All the results of the mail sent by the user are here stored in a database. It can be further used in the upcoming phases so as to detect the spams with other two more techniques which support dynamic behavior. Here all the mails sent by user are stored from various users accessing the accounts. So the database stores each and every details of user mails sent from various IP Address generated. This is how the other two techniques as CT and PT supports the dynamic behavior.

Compare SPOT

As explained above SPOT comparison uses two techniques providing a choice to select one among them so as to transfer the control to another technique. This phase has the two more sub phases nothing but called as CT Detection and PT Detection techniques.

CT stands for Count Threshold and the features of this phase are explained above. This is the technique which executes the program based on database connectivity in order to detect the spams and uses a user defined threshold limit value.

PT stands for Percentage Threshold and the features of this phase are explained above. This is also the technique which executes the program based on database connectivity in order to detect the spams and uses two user defined threshold limit values.

AN OVERVIEW OF PROPOSED SYSTEM

In this paper, I focus on the detection of the compromised machines in a network that are used for sending spam messages, which are commonly referred to as spam zombies.The nature of sequentially observing outgoing messages gives rise to the sequential detection problem. In this paper, I will develop a spam zombie detection system, named SPOT, by monitoring outgoing messages. SPOT is designed based on a statistical method called Sequential Probability Ratio Test (SPRT), as a simple and powerful statistical method, SPRT has a number of desirable features. It minimizes the expected number of observations required to reach a decision among all the sequential and non-sequential statistical tests with no greater error rates. This means that the SPOT detection system can identify a compromised machine quickly.

In proposed system to develop an effective spam zombie detection system named SPOT is used in monitoring outgoing messages of a network. SPOT is designed based on a statistical method called sequential probability ratio test (SPRT). SPOT can be used to test between two hypotheses whether the machine is compromised or not.
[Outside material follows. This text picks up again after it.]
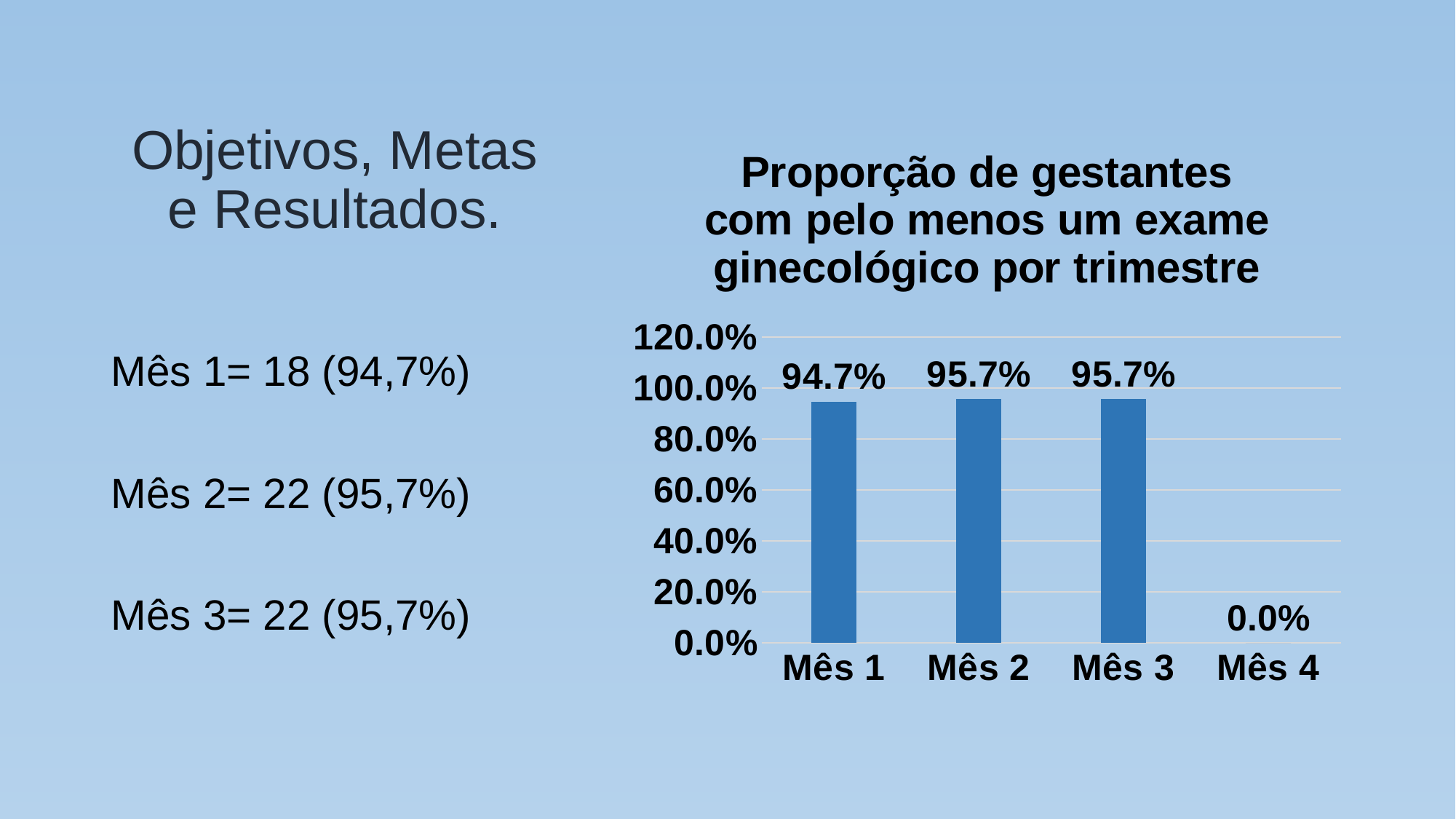
Is the value for Mês 3 greater or less than 80.0%? greater Which is larger, the value for Mês 1 or the value for Mês 4? Mês 1 What is the value for Mês 1? 94.7% What is the title of the chart? Proporção de gestantes com pelo menos um exame ginecológico por trimestre What is the value for Mês 3? 95.7% Which category has the lowest value? Mês 4 What kind of chart is shown on the slide? bar chart How many categories are shown on the x axis? 4 What is the value for Mês 2? 95.7% What is the highest value shown on the y axis? 120.0% What is the difference between the values for Mês 2 and Mês 1? 1.0% What is the value for Mês 4? 0.0%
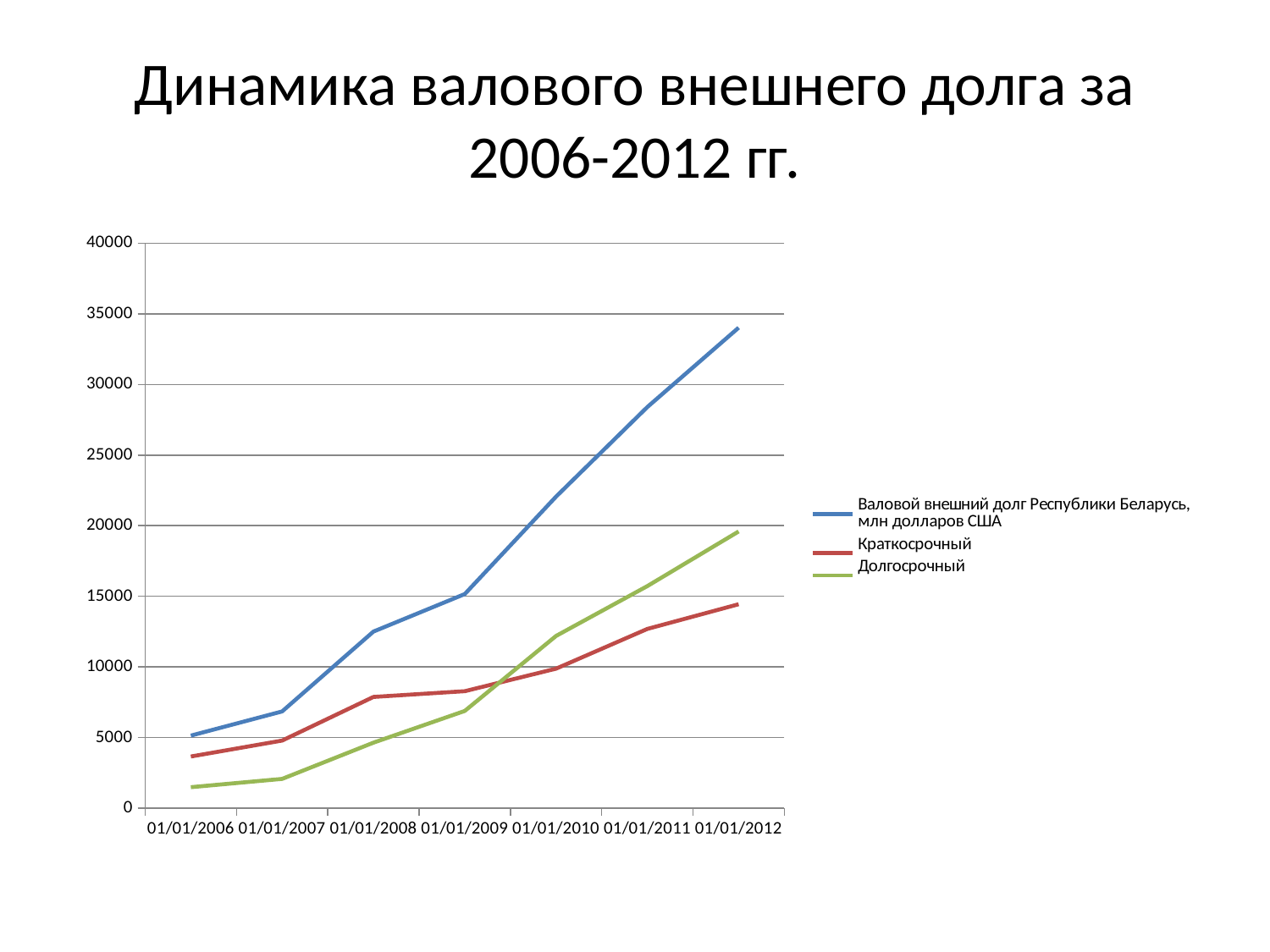
On which date is the value for Долгосрочный lowest? 01/01/2006 On 01/01/2012, which is larger: Краткосрочный or Долгосрочный? Долгосрочный How many dates are shown on the x axis? 7 How many series does the legend list? 3 Is the value for Долгосрочный on 01/01/2006 greater or less than 5000? less On which date is the value for Валовой внешний долг Республики Беларусь highest? 01/01/2012 Is the value for Валовой внешний долг Республики Беларусь on 01/01/2012 greater or less than 30000? greater What kind of chart is shown on the slide? line chart Is the value for Краткосрочный on 01/01/2012 greater or less than 15000? less Does the value for Валовой внешний долг Республики Беларусь rise or fall from 01/01/2006 to 01/01/2012? rise On 01/01/2008, which is larger: Краткосрочный or Долгосрочный? Краткосрочный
ADVANTAGES OF PROPOSED SYSTEM

SPOT is an effective and efficient system in automatically detecting compromised machines in a network. For example, among the 440 internal IP addresses observed in the e-mail trace, SPOT identifies 132 of them as being associated with compromised machines. Out of the 132 IP addresses identified by SPOT, 126 can be either independently confirmed (110) or are highly likely (16) to be compromised.

SPOT has surpassed the false positive and false negative error rates. It also minimizes the number of required observations to detect a spam zombie.

In this application SPOT was designed based on a simple and powerful statistical tool named Sequential Probability Ratio Test to detect the compromised machines that are involved in the spamming activities. SPOT has surpassed the false positive and false negative error rates. It also minimizes the number of required observations to detect a spam zombie.

CONCLUSION

In this paper, I developed an effective spam zombie detection system named SPOT by monitoring outgoing messages in a network. SPOT was designed based on a simple and powerful statistical tool named Sequential Probability Ratio Test to detect the compromised machines that are involved in the spamming activities. SPOT has surpassed both the false positive and false negative error rates. It also minimizes the number of required observations to detect a spam zombie. In addition, I also showed that SPOT outperforms two other detection algorithms based on the number and percentage of spam messages sent by an internal machine, respectively. The main usage of the application is sender can identify the sending mails as either spam or not and weather his system is compromised system or an uncompromised one and the user defined thresholds algorithms which are CT and PT can support the dynamic behavior to detect the spam mails associated with different address locations.